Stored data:

+ + + + + + +

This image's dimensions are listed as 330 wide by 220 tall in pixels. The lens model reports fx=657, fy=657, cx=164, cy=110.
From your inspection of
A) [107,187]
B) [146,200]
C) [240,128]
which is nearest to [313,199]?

+ + + + + + +

*Goal of the exercise*.
Pull every line out of the data above and write each one again word for word, with nothing changed.

*Exercise result*.
This image's dimensions are listed as 330 wide by 220 tall in pixels. The lens model reports fx=657, fy=657, cx=164, cy=110.
From your inspection of
A) [107,187]
B) [146,200]
C) [240,128]
which is nearest to [313,199]?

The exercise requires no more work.